Irenic. The word means peaceful. This web log (or blog) exists to create an ongoing, and hopefully peaceful, series of comments on the life of King of Peace Episcopal Church. This is not a closed community. You are highly encouraged to comment on any post or to send your own posts.

8/25/2006

Shared Humanity



In his book on prayer With Open Hands Henri Nouwen writes of a compassion that comes from learning through prayer how alike all other humans we truly are:
Compassion grows with the inner recognition that your neighbor shares your humanity with you. This partnership cuts through all walls which might have kept you separate. Across all barriers of land and language, wealth and poverty, knowledge and ignorance, we are one, created from the same dust, subject to the same laws, and destined for the same end.

With this compassion you can say, "In the face of the oppressed I recognize my own face and in the hands of the oppressor I recognize my own hands.

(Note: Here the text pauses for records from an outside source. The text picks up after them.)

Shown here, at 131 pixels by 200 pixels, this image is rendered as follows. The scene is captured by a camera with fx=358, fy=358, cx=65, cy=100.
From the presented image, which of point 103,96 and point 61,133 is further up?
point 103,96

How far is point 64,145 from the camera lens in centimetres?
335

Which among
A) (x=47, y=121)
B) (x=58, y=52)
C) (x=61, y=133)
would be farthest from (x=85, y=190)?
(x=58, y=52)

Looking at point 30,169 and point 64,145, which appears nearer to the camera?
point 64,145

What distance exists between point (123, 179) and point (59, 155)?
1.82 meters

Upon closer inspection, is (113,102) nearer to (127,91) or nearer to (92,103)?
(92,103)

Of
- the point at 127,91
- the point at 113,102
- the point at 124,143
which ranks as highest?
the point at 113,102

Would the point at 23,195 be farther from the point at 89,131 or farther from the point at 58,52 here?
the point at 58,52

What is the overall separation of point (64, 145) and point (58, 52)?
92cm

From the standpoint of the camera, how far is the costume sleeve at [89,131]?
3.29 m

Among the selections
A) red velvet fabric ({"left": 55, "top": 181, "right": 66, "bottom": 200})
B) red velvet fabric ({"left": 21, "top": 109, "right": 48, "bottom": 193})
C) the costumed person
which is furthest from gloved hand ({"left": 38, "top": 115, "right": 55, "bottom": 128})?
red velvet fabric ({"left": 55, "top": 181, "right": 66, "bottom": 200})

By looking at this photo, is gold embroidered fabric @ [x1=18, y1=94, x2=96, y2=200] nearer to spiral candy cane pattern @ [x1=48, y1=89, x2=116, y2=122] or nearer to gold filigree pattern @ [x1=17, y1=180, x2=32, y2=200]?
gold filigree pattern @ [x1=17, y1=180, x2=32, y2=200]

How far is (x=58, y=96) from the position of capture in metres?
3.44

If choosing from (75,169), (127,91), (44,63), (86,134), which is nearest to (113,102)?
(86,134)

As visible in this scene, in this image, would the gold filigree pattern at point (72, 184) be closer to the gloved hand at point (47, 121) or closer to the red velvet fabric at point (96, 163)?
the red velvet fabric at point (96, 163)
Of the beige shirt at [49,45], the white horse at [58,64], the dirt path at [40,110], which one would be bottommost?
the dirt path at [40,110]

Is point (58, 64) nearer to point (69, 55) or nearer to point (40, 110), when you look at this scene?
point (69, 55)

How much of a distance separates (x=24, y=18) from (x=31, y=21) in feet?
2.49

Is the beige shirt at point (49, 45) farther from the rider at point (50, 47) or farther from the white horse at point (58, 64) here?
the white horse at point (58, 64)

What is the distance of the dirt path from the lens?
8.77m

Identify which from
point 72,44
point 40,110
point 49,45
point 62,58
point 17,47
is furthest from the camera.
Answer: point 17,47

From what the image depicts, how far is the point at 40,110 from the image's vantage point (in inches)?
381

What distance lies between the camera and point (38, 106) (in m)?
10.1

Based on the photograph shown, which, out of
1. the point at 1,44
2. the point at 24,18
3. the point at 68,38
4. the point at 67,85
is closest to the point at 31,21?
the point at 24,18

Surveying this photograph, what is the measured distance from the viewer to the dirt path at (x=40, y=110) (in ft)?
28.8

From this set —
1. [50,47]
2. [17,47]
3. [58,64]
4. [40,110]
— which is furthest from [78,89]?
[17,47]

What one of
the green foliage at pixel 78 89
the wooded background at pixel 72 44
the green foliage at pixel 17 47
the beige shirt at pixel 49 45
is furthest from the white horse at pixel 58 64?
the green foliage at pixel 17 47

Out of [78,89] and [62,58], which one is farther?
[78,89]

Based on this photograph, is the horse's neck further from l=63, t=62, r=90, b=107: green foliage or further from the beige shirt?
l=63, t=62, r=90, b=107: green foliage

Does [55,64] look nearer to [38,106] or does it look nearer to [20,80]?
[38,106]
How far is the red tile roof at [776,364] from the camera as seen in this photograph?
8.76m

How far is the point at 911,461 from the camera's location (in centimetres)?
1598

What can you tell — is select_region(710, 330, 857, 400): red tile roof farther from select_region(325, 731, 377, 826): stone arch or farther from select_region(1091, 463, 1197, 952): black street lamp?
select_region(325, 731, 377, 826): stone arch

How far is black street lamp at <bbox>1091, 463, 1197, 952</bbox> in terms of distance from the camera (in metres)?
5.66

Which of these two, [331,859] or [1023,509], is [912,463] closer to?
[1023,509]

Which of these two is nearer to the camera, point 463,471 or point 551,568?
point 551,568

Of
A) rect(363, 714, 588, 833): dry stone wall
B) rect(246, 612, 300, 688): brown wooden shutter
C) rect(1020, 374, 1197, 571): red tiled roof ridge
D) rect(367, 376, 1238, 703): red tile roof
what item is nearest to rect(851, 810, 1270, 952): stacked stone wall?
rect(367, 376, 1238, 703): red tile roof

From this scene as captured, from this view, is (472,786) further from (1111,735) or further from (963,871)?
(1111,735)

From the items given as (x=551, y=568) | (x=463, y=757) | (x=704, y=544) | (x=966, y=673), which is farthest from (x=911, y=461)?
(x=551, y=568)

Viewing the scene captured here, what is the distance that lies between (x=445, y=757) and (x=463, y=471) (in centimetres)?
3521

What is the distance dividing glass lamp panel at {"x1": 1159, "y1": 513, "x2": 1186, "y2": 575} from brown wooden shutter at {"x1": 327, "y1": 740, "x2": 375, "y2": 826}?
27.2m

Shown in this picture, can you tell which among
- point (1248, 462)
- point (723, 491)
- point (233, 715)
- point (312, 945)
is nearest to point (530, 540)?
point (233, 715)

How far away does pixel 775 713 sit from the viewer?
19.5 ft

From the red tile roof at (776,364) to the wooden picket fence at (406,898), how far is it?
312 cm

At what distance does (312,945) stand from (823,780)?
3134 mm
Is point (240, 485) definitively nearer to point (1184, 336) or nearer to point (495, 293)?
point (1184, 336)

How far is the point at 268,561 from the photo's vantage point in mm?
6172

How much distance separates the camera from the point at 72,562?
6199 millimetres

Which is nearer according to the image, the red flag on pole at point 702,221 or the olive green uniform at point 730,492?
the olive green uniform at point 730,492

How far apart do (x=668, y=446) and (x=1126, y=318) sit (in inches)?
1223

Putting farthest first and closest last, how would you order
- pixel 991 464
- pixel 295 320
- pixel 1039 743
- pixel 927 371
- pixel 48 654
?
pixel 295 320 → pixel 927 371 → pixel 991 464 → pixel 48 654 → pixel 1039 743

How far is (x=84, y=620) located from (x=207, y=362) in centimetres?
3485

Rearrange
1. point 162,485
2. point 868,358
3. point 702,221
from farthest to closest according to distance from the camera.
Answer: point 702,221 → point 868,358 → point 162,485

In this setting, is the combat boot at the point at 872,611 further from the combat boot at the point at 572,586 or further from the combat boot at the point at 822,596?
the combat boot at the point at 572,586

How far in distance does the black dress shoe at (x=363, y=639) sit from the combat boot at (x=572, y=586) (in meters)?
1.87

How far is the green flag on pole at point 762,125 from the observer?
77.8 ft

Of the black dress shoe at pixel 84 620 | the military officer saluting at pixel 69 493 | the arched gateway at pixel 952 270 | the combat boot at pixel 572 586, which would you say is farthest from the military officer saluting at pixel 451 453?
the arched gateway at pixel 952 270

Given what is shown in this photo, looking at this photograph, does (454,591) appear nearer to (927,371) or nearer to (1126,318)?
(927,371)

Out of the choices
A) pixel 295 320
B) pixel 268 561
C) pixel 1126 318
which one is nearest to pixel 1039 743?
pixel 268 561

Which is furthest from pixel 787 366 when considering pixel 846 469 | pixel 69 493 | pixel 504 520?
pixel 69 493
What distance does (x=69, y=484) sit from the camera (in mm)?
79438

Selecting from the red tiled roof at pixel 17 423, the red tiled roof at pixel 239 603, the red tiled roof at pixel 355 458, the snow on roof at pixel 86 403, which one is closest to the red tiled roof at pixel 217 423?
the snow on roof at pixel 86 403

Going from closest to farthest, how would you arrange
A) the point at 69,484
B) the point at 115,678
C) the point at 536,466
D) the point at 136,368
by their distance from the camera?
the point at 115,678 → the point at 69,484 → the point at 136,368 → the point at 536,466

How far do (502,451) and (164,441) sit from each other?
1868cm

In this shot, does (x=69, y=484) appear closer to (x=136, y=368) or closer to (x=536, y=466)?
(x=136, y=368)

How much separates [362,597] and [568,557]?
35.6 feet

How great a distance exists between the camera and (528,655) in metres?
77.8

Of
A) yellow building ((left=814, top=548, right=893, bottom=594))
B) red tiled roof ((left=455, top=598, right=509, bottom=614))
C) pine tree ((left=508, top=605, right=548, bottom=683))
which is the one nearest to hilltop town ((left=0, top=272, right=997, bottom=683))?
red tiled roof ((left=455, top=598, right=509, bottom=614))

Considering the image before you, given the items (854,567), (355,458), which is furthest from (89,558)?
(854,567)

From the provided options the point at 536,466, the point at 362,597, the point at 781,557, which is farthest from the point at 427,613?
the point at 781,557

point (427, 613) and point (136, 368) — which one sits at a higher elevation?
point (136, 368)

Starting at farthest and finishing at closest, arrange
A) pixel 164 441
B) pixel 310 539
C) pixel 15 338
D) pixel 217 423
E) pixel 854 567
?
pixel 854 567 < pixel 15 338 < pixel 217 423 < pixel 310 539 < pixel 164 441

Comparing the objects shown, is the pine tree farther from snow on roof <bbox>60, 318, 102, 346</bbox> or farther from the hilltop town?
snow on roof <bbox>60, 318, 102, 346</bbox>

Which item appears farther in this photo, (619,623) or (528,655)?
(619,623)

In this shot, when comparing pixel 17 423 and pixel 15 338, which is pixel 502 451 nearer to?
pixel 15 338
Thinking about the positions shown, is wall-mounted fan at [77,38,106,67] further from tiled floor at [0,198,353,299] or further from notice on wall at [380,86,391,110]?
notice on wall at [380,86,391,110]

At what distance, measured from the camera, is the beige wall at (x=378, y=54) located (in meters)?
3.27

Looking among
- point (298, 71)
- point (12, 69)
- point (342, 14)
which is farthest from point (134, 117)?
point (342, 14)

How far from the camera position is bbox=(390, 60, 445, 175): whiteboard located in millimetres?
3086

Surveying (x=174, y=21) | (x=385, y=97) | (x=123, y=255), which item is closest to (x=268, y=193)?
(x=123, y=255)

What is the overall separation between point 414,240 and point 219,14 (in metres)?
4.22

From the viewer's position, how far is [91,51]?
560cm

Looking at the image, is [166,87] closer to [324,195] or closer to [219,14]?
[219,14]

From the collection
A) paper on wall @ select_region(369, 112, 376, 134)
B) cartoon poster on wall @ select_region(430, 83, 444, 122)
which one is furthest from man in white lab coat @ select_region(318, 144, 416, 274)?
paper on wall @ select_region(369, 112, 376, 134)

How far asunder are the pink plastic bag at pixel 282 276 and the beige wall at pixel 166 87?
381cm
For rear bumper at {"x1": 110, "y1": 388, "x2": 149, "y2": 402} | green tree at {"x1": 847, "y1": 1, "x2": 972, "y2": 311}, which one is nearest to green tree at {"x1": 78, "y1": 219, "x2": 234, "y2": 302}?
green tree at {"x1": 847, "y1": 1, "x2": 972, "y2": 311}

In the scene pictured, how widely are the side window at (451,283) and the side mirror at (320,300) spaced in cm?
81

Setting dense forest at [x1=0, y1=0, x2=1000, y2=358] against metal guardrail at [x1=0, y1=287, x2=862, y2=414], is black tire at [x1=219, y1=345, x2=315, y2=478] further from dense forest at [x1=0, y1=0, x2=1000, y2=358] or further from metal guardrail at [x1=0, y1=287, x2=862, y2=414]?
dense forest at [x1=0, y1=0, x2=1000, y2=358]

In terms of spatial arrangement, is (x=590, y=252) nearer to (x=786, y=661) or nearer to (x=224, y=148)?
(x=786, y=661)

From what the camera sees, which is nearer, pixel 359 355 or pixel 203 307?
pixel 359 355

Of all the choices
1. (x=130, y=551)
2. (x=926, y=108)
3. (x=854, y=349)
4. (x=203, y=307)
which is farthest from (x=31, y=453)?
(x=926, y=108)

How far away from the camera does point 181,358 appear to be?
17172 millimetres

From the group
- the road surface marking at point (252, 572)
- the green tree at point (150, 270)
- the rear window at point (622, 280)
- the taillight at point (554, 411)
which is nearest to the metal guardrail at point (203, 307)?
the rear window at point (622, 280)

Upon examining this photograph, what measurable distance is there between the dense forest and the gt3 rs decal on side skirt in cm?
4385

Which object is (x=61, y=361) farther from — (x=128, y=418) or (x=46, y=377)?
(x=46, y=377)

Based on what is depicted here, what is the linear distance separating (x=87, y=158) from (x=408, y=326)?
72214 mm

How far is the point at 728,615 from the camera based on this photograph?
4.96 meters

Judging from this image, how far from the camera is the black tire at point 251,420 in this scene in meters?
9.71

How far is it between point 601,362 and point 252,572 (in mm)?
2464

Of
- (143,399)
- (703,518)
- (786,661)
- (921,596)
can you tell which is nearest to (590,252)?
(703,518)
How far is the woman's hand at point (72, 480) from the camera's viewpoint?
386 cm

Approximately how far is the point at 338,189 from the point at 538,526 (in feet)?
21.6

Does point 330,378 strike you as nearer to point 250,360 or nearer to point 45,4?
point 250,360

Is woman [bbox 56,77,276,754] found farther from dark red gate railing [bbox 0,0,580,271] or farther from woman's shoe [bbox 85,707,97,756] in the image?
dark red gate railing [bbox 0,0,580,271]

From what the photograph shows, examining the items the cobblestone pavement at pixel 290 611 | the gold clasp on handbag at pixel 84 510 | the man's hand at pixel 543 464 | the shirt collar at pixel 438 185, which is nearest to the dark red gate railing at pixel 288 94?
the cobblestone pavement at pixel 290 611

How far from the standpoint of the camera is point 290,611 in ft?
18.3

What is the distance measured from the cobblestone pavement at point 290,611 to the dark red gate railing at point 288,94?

Their flesh is my flesh; their blood is my blood; their pain is my pain; their smile is my smile. Their ability to torture is in me, too; their capacity to forgive I find also in myself.

There is nothing in me that does not belong to them, too. There is nothing in them that does not belong to me, too.

In my heart, I know their yearning for love and down to my entrails, I can feel their cruelty. In another's eyes, I see my plea for forgiveness and in a hardened frown, I see my refusal. When someone murders, I know that I too could have murdered, and when someone gives birth, I know that I am capable of birth as well. In the depths of my being, I meet my fellow humans with whom I share love and hate, life and death."

3 Comments:

  • At 8/25/2006 9:19 AM, Anonymous Anonymous said…

    This reminds me of a book , LOVE AND DUTY, written by Ben and Anne Purcell. Mr. Purcell was a prisoner of war in Vietnam for five years. He speaks of the "Stockholm Syndrome", saying that rather than going over to the same side as the captor, it is a person's way of seeing the humanity in the person holding you captive and therefore, responding to that humanity. Sorry, I am just paraphrasing here, Mr. Purcell put it so much better in his book.

     
  • At 8/25/2006 10:37 AM, Blogger CS said…

    The practice of acknowledging that there is nothing in anyone else that is not in you strikes me as one of the single most important things we can do. It cuts across religions, and ties us all together. I heard Thich Naht Hanh read his poem "Call Me By My True Names," addressing that very issue. It can be found at:

    http://www.earthlight.org/earthsaint26.html

    Carol

     
  • At 8/25/2006 11:09 AM, Anonymous Anonymous said…

    The inability to see ourselves in others has been the souce of a great deal of hatred and violence. I think people feel a perverse sense of empowerment when they believe they are superior to someone else. Only with the realization that despite the outward differences in race, creed color, finances, gender, and religion, that we all come from the same source and are headed in the same direction can peace truly be achieved. We must be willing to be open to the harsh reality of our own human nature and biases. When we understand that we are loved unconditionally, only then can we love unconditionally.